Saved entries

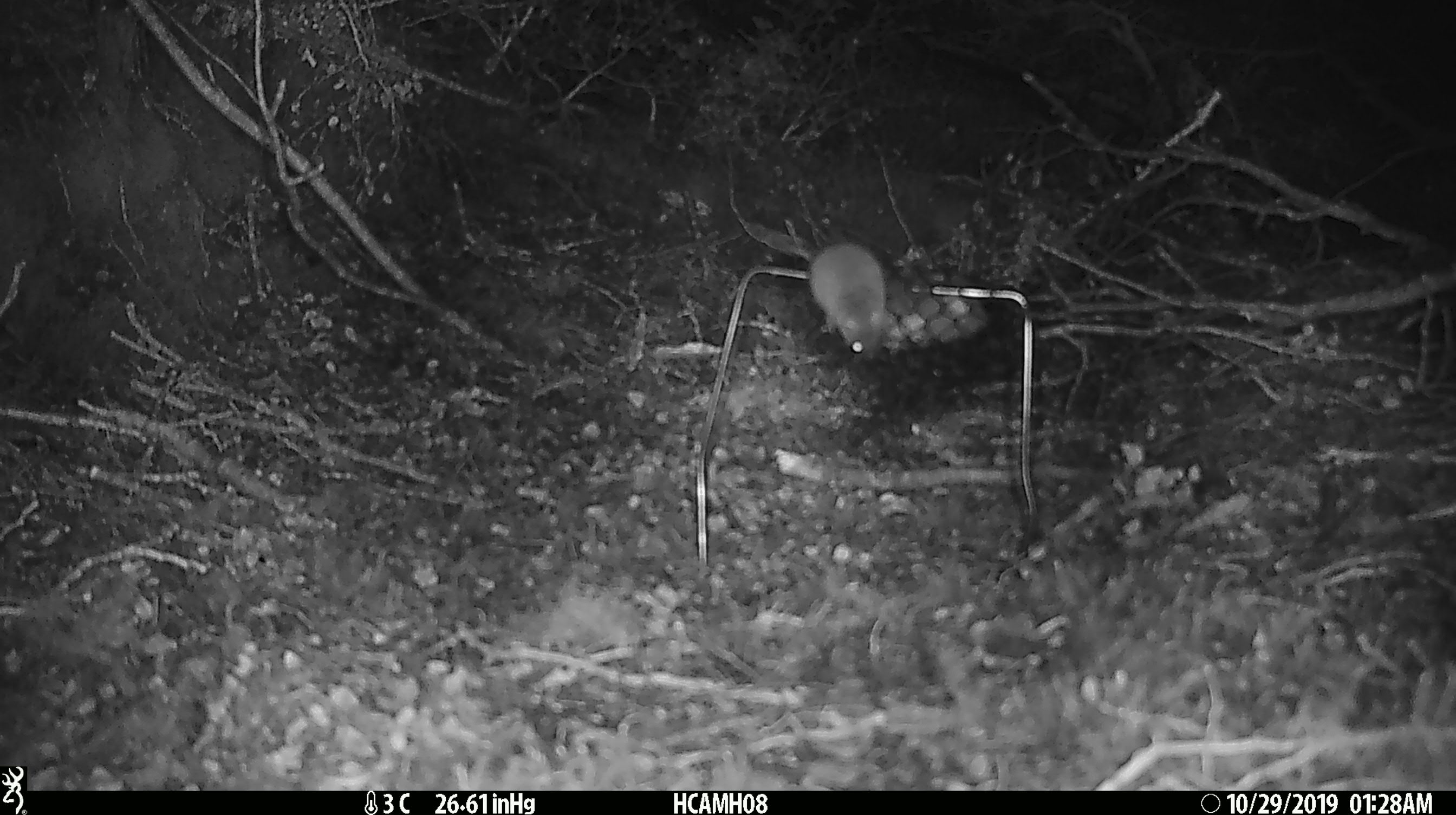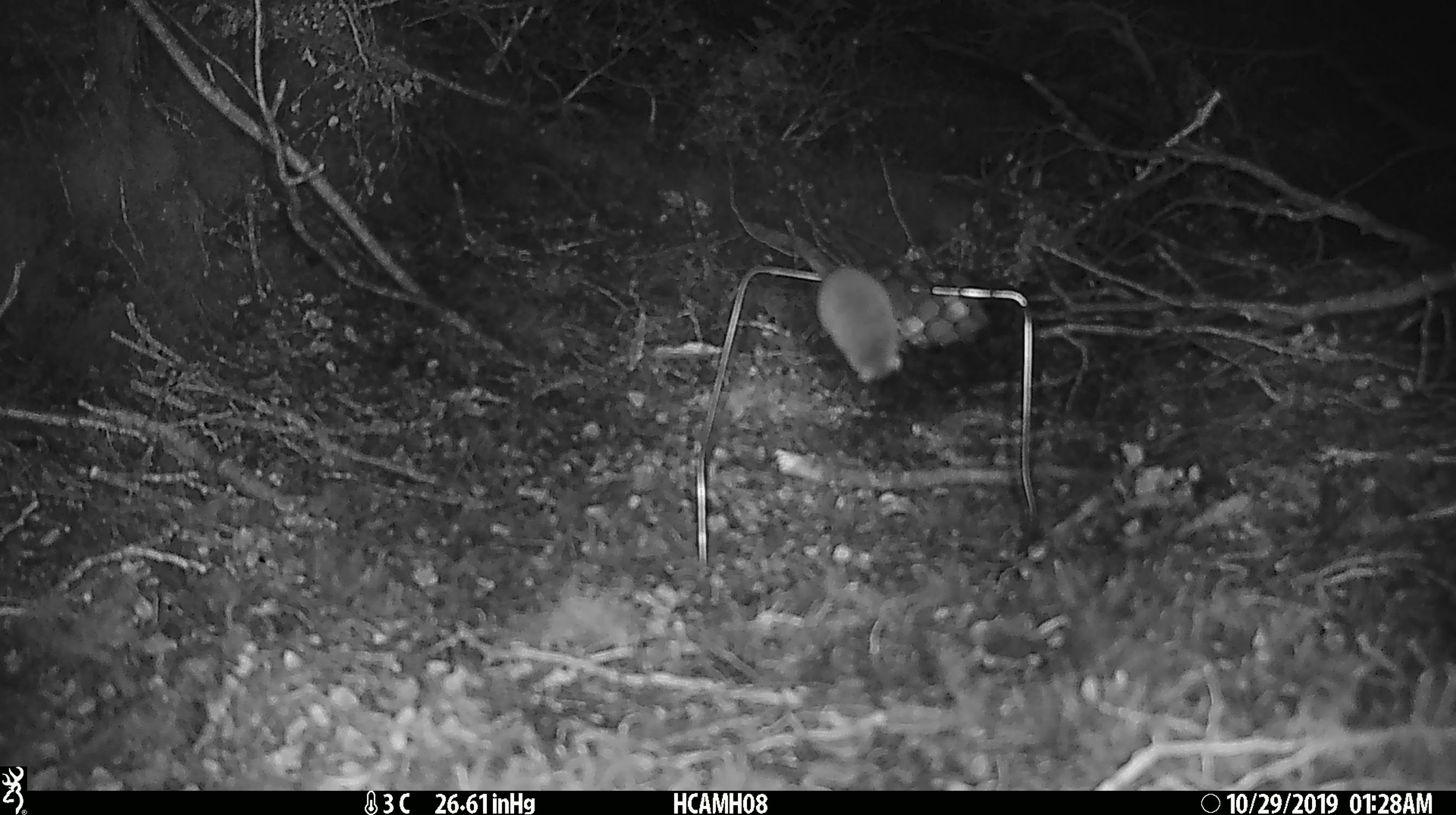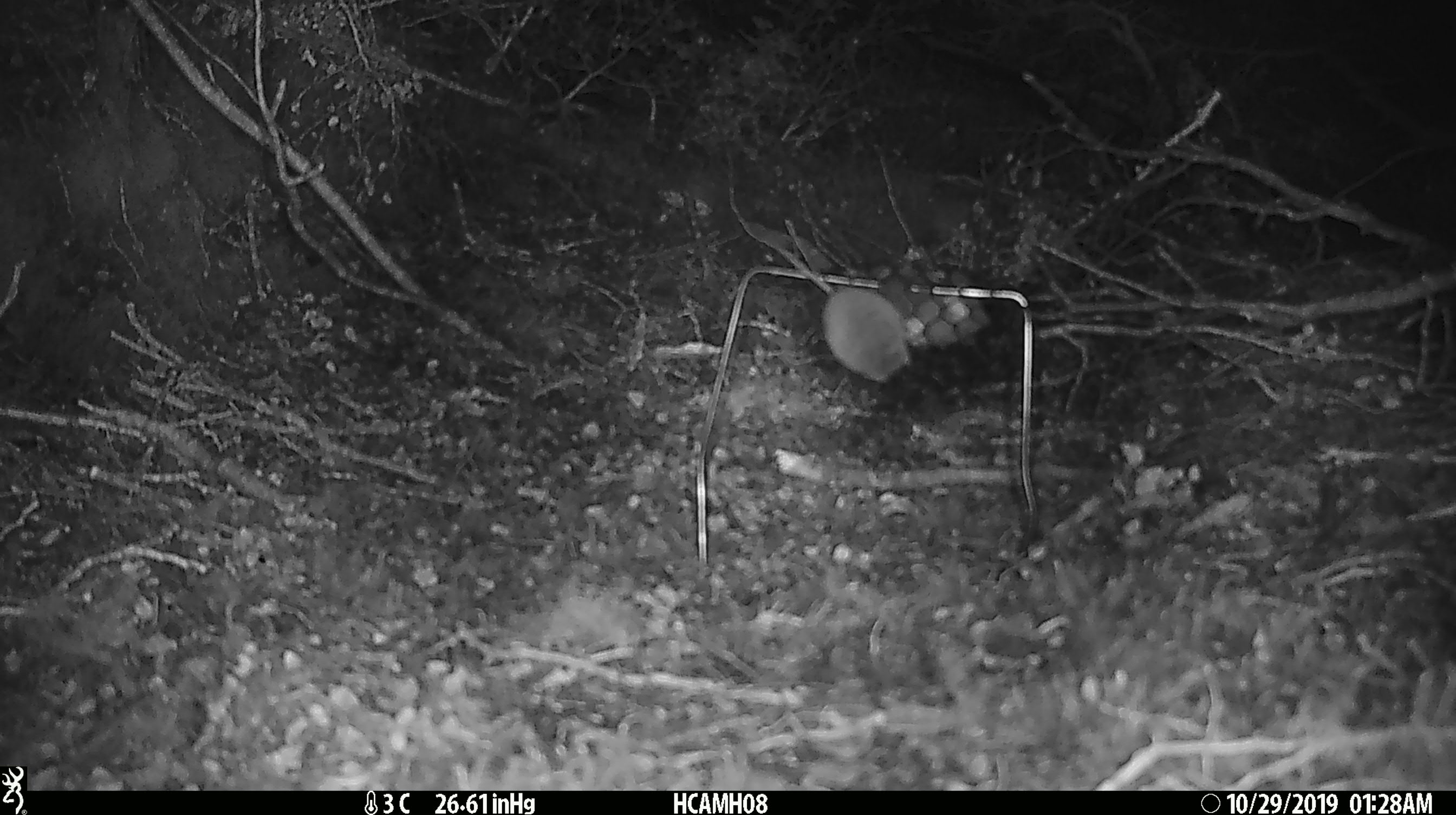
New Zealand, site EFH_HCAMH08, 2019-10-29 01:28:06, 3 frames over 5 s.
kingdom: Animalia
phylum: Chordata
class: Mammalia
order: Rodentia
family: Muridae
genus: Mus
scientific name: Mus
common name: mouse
---
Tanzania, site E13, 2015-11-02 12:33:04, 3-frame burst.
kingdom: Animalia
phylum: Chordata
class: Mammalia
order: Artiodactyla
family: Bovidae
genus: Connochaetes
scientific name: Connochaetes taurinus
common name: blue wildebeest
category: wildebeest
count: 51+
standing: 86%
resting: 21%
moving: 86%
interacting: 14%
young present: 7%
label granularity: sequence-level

### ASSIGNED TASK
Your answer should be the lines above, from the line containing "New Zealand, site" up to and including the line containing "common name: mouse", reproduced exactly and with nothing else.

### EXERCISE RESULT
New Zealand, site EFH_HCAMH08, 2019-10-29 01:28:06, 3 frames over 5 s.
kingdom: Animalia
phylum: Chordata
class: Mammalia
order: Rodentia
family: Muridae
genus: Mus
scientific name: Mus
common name: mouse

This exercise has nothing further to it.